Buying a home is one of most important and expensive purchases you will ever make. Both you and your lender need to know that the home you’re buying is everything you believe it to be. You will want to know that the home is free from any material defects and the lender needs to know that there is adequate value for the loan. As this infographic illustrates, a home inspection is used to find material defects in the home and the home appraisal is used to determine the property’s market value.

Inspecting for Defects
Home inspections are not required for your mortgage loan; however, it is recommended that every home buyer get one and make it a contingency of the sale. Once the home buyer or their agent orders the inspection, a home inspector will visit the home to check items such as roofing, flooring, windows, plumbing, and electrical systems for material defects. Home buyers are welcome to be at the home during the inspection.
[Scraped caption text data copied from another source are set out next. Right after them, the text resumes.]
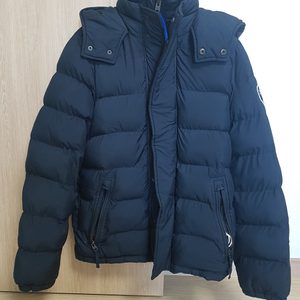 아베크롬비 패딩점퍼
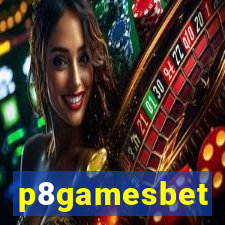 p8gamesbet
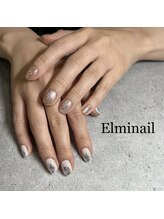 エルミネイル(ELMI nail)/
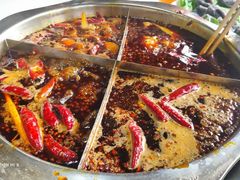 -枇杷园食为鲜火锅(南山店)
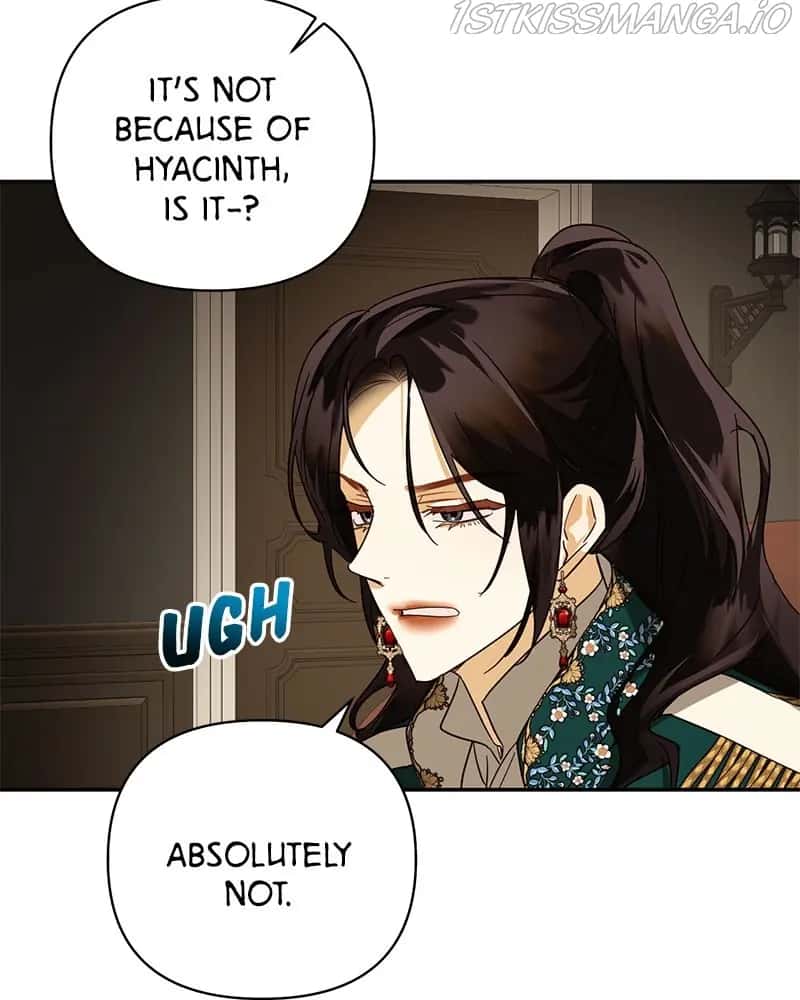 Men of the Harem Chapter 83 Page 73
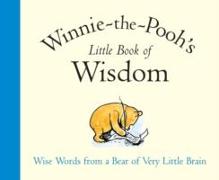 Winnie-the-Pooh's Little Book of Wisdom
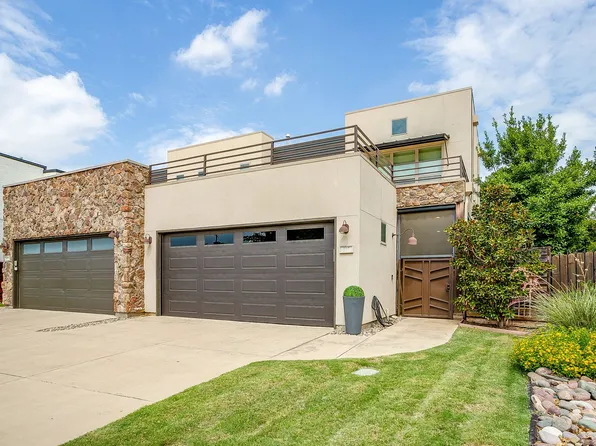 307 Templeton Dr, Fort Worth, TX 76107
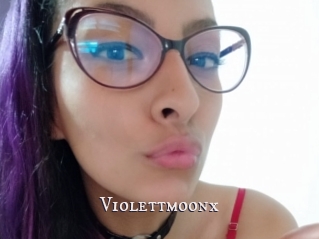 Violettmoonx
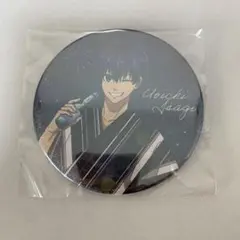 ブルーロック 潔世一 ホログラム缶バッジ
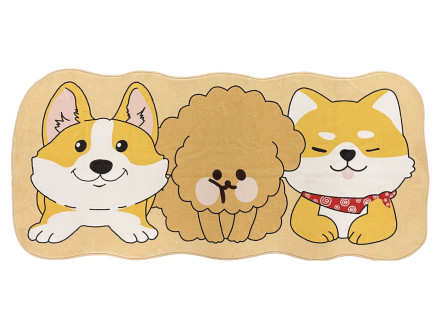 Детский ковер 135-163540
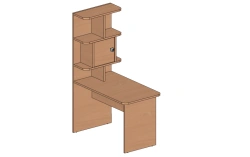 Table with superstructure "Polyclinic" GM 31.01.12.121.002.17.00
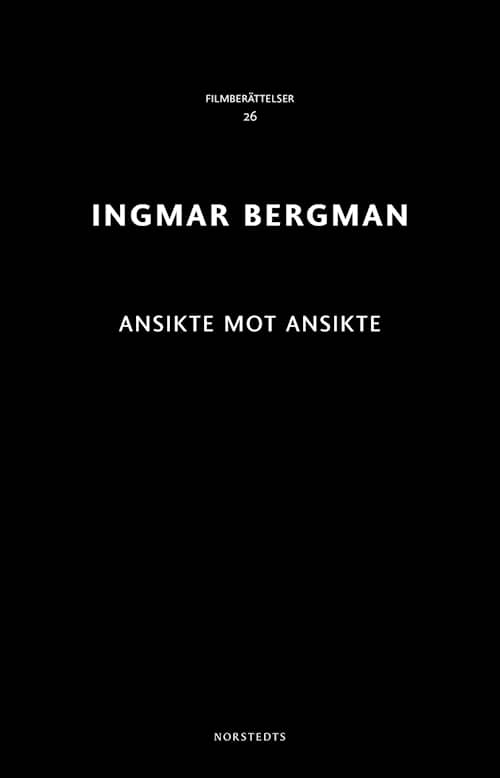 Ansikte mot ansikte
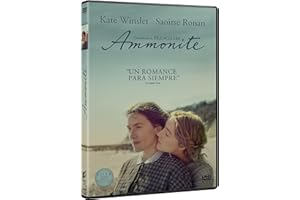 Ammonite (Vose) [DVD]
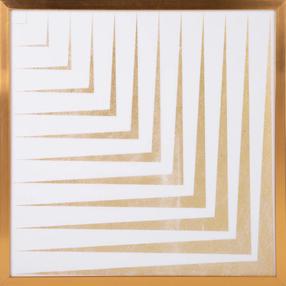 Reprodukcija Blanca 6, 53 cm x 53 cm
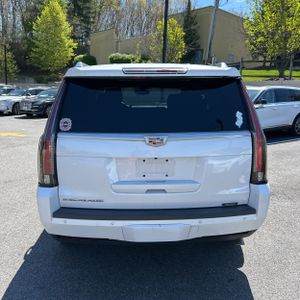 CADILLAC ESCALADE STANDARD - 7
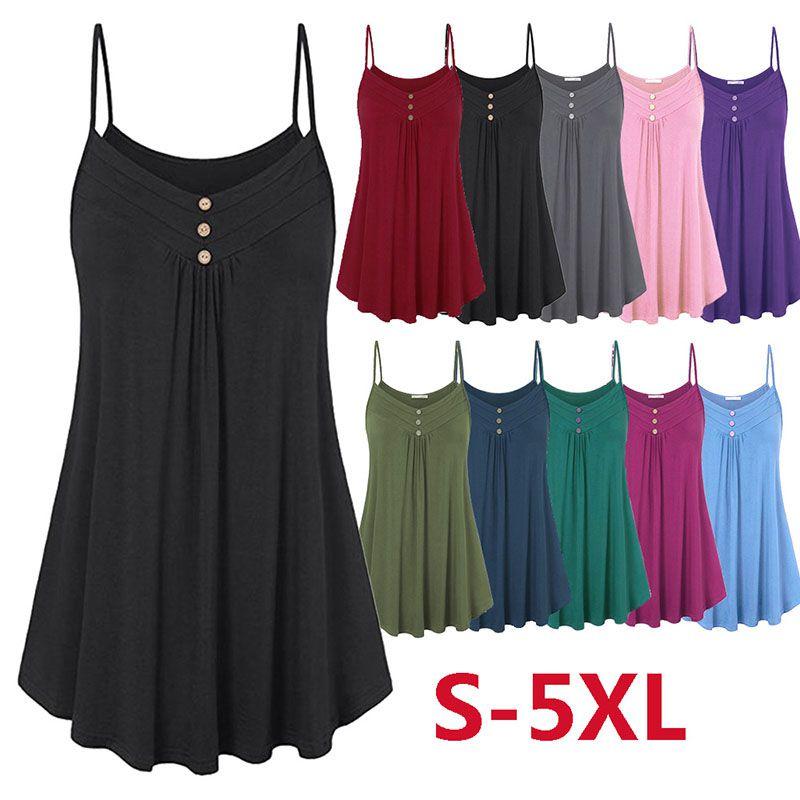 Women's Summer Tunic Dress With Soft Breathable Fabric And Eye-catching Style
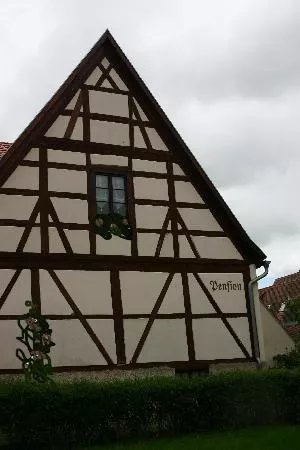 Pension Baumeisterhaus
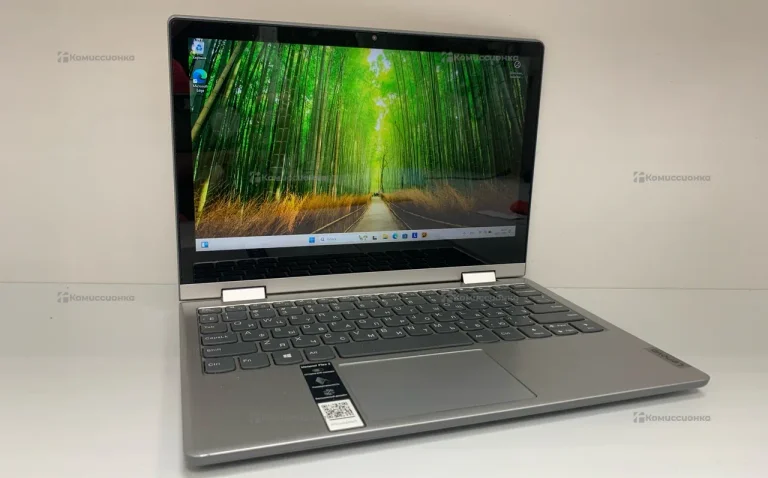 Ноутбук  Lenovo ideapad Flex 3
This is a great opportunity to find out the ins-and-outs of the home’s various systems. If defects are found and the seller agrees to repair the issue, the work must be completed prior to closing.

Appraising for Value
Appraisals are required for your mortgage loan, so that the lender can determine the home’s collateral value for the loan. Your lender will order an appraisal from a certified home appraiser, who will check the overall condition of the property, measure the home and note any remodeling. They will also check for basic health and safety items and compare the property to similar properties that were recently sold in the neighborhood. A formal appraisal report is issued to the lender and home buyer noting the property’s value.